IDOLATRY: Being “rubbished” by Cowell is the whole point of American Idol. |
“But as you pin me down, my arms down on the ground/And your spit drips into my face/Deep in the back of your mind remember at some point you’ll have to fall asleep . . . ” With these lilting, weirdly gladiatorial words from Heywood Banks’s “Revenge Song,” words addressed to the judges by a pale young man got up in a style he described as “urban Amish” (broad-brimmed hat, free-growing beard), the sixth season of American Idol was inaugurated (Fox, Tuesdays at 8 pm and Wednesdays at 9 pm). Violence was in the air, and the promise of simmering humiliations. The judges looked sour: Day One of the auditions, in Minneapolis, and already they seemed staled by the process. “I don’t know what I’m doing on this show anymore,” complained legendary meanie Simon Cowell. “The fact that we’re taking this seriously . . . It’s not normal. You’re dressed as a boxer, singing opera,” he said to a man who was dressed as a boxer, singing opera.
Six seasons is a long time in reality TV. Idol’s three judges have hardened (or, in the case of Paula Abdul, disintegrated) irretrievably into their various personae, catch phrases, and favorite sweaters and all. Randy Jackson sits dense and immovable beneath his armature of good fellowship, heavy forearms on the desk, saying “What’s up, dawg?” and leaking that fatal bass chuckle when he smells someone’s doom. Cowell leans back and sucks his pen, or swivels waspishly on his chair. And Paula is multi-hued, volatile, in a permanent dither of helpless generosity. Silently she implores each contestant to be wonderful. “I think you’re very special,” she manages, eyes brimming, at the end of every performance. When Cowell goes over the line, she erupts in fragrant protest: “You’re such an asshole!”, paddling at him with dazed little hands. Her style shifts: one day she is an exotic flutter of colored silks, like a miniature heathen army, with Gypsy hoops clanking at her ears; the next it’s a coppery metallic top, nude lipstick, and gleaming pats of bronzer on her cheeks. But her love is constant; her love is sustenance and succor. At the New York auditions she went briefly AWOL, and the contestants were horrified: how to survive in there without the heat of Paula’s love?
Cowell, of course, is what they’re most afraid of, him and his cold-voiced English pejoratives. “Pointless,” “hideous,” “dreadful,” “appalling,” “ghastly,” and — the very icicle point of offensiveness — “rubbish.” To the feistier auditionees it is as if he had invented the word “rubbish,” as if it came out of some private jabberwocky of insult. “Aw, ruckush! Muffish!” retorted an angry woman in New York. High-camp avenger Ian Benardo heard it halfway through his drawled rendition of “Gloria” and threw a fit: “That’s British for garbage? Like what is that? Like rubbish? Who says that word even?” His chinchilla wrap twitched in fury. “You’re not even American and you’re in MY country and you’re going to tell ME what an American Idol is?!”

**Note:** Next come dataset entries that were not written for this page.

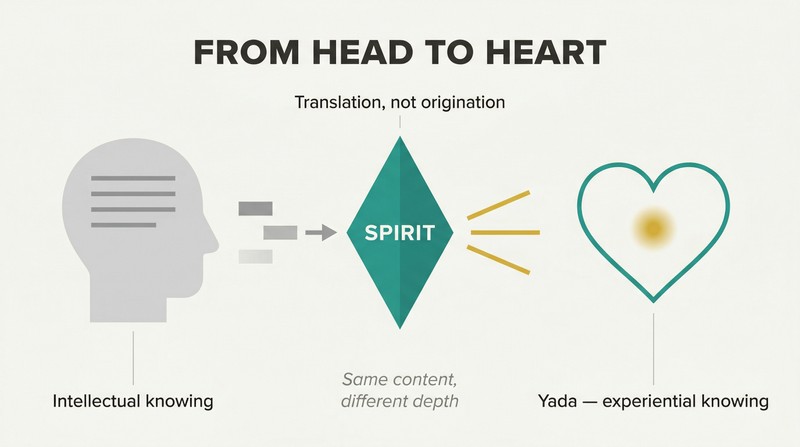 FROM HEAD TO HEART

Translation, not origination

SPIRIT

Intellectual knowing

Same content, different depth

Yada — experiential knowing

But being rubbished by Cowell is the whole point of American Idol, and the reason the show has been the biggest thing on TV for the past five years. Each successive season seems to tap into a vaster ferment of delusion, a wilder and more desperate underworld of gibbering no-talents, and it has fallen to Cowell alone to sort them out. Randy is too impermeably jovial, Paula too scattered and all-mothering; only nasty Simon can deal the death blow. “Your future involves not singing,” he promised one teenager, a spotty boy who had augmented his vocal performance by dismally hopping about with some feathered juggling sticks. The boy came roaring out of the audition room with tears and curses — “Fuck him! [bleeped, of course, by Fox] He said that I sum up Minneapolis! That it’s my fault Minneapolis has no talent!” — but even here (poor kid!) one could see the justice of it: Cowell had stung him into life, out of the drabness of his dreaming and into full-color reality.

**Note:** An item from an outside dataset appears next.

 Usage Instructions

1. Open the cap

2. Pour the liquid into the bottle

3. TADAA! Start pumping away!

Cowell is no respecter of the vulnerable, and as well as inducing paroxysms of piety in his show-biz peers (“The whole thing, it’s terribly sad to me,” lamented Rosie O’Donnell recently), his cruelty has spawned a secondary industry of victimhood. Special Olympian Jonathan Jayne and his equally special friend Kenneth Briggs — described by Cowell as looking “like one of those creatures that live in the jungle with those massive eyes” — got booted off Idol straight onto the couches of The View, where their hurt feelings were massaged by the ladies. Then Jimmy Kimmel sent them to the Super Bowl. The aforementioned Ian Benardo was interviewed by Larry King, as was Chris Henry, whose pure castrato voice had moved Cowell to suggest that he should be singing “in a dress and stilettos.” (Growled Larry: “Was that rude, Chris?”) Cowell is also reliably lecherous. When a shapely contestant leaves the audition room, his eyes make a quick dip asswards — the camera never fails to catch it.